Tripp Logan, PharmD: Comorbidities are pretty unique to each patient. So for a patient who does not have cardiovascular disease but is reporting a high blood glucose, cardiovascular disease may be a secondary preventive approach that we take when the high blood sugar is what we target now.
We found in our practice that comorbidities are so unique among each patient that we need to take those patients uniquely and treat them accordingly. So when somebody presents with multiple chronic conditions and other comorbidities, we need to unpack those individually but then bundle them up with this patient as a whole. Because today in our health care system there’s a silo affect where, say, an endocrinologist treats their specialty, and then the orthopedist treats their specialty, and the pharmacy works with the prescription medications. But what we’re lacking is somebody to bundle this up and come up with an overall care plan for that patient based on all their comorbidities.

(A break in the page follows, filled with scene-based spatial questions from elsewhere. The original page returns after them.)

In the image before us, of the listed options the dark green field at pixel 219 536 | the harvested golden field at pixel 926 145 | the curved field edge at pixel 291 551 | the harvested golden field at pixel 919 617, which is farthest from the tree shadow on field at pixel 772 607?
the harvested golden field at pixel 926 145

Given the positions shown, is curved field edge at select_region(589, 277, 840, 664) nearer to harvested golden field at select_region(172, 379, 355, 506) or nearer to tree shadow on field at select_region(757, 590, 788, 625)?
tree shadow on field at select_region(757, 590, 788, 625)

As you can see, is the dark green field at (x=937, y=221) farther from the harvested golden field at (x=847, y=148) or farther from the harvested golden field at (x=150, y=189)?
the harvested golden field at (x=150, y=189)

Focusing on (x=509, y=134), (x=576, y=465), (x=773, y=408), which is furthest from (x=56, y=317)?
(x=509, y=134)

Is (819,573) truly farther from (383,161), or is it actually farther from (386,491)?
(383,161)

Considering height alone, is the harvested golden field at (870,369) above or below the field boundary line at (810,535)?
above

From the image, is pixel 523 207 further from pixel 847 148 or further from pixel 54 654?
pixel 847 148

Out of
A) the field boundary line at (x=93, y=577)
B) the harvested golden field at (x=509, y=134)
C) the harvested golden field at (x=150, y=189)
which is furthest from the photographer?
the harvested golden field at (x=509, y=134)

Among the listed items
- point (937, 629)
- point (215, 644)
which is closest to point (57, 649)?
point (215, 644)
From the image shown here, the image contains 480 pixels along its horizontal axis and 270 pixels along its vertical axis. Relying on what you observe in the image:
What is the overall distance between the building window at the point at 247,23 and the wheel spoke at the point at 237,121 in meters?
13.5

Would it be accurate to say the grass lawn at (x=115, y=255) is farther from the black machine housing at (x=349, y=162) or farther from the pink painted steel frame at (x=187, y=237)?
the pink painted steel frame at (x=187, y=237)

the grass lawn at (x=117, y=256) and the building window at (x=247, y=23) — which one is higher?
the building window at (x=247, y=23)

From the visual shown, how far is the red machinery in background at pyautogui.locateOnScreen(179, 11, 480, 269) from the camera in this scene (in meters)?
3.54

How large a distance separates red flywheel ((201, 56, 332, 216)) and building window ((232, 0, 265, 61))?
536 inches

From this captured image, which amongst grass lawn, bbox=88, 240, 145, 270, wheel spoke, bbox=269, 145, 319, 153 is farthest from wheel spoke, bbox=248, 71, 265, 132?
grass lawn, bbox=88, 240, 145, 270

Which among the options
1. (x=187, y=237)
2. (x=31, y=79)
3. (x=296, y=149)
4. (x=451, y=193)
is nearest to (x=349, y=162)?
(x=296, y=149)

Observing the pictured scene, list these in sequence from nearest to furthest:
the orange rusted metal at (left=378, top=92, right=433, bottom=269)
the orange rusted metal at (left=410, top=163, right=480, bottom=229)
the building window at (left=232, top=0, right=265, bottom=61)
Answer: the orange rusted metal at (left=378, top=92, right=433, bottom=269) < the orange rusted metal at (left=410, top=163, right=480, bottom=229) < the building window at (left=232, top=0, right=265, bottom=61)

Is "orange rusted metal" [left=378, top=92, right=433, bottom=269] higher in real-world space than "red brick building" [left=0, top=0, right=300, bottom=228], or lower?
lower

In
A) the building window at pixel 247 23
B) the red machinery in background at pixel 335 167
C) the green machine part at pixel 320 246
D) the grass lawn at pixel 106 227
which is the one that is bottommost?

So I think that’s a really good place for pharmacy right now and where we try to spend most of our time. If the patient presents with comorbidities with diabetes, then we need to prioritize those comorbidities based upon that individual patient. So yes, all these comorbidities need to be addressed, but sometimes you can’t take a shotgun approach and address everything at once. So these need to be prioritized and the patient has to be brought into this conversation in order to determine how to prioritize. Even though I may think that cardiovascular disease is the most important piece of this and the most acute issue, if the patient is not willing to touch that right now, but they’re willing to look at blood glucose or vice versa, then we need to start where the patient is.
Having tighter glycemic control is definitely a goal for the patients who we see. We find this very challenging. Glycemic control in itself is typically our goal. And if we get to the point where patients are really responding to what we’re helping them achieve, then we push for tighter glycemic control.
We had several patients. Off the top of my mind I can think of several who have had hypoglycemic episodes and are very fearful of tighter glycemic control. So we try to frame that maybe with different language than tighter glycemic control. We’ll say, we’ll set your goal blood sugar levels a few points lower. We’ll try to explain to the patient, help them work through what scenarios may occur if they do have a hypoglycemic episode. But the literature definitely states that tighter glycemic control leads to better outcomes for patients, which is what we’re always driving for.
But if we’ve got a patient with a blood glucose that’s way out of control with a lot of comorbidities, we’re not immediately going for tighter glycemic control. We’re going to start unpacking every single problem that they have, starting with the highest risk and the low hanging fruit, working toward the glycemic control, and then our next step is tighter glycemic control.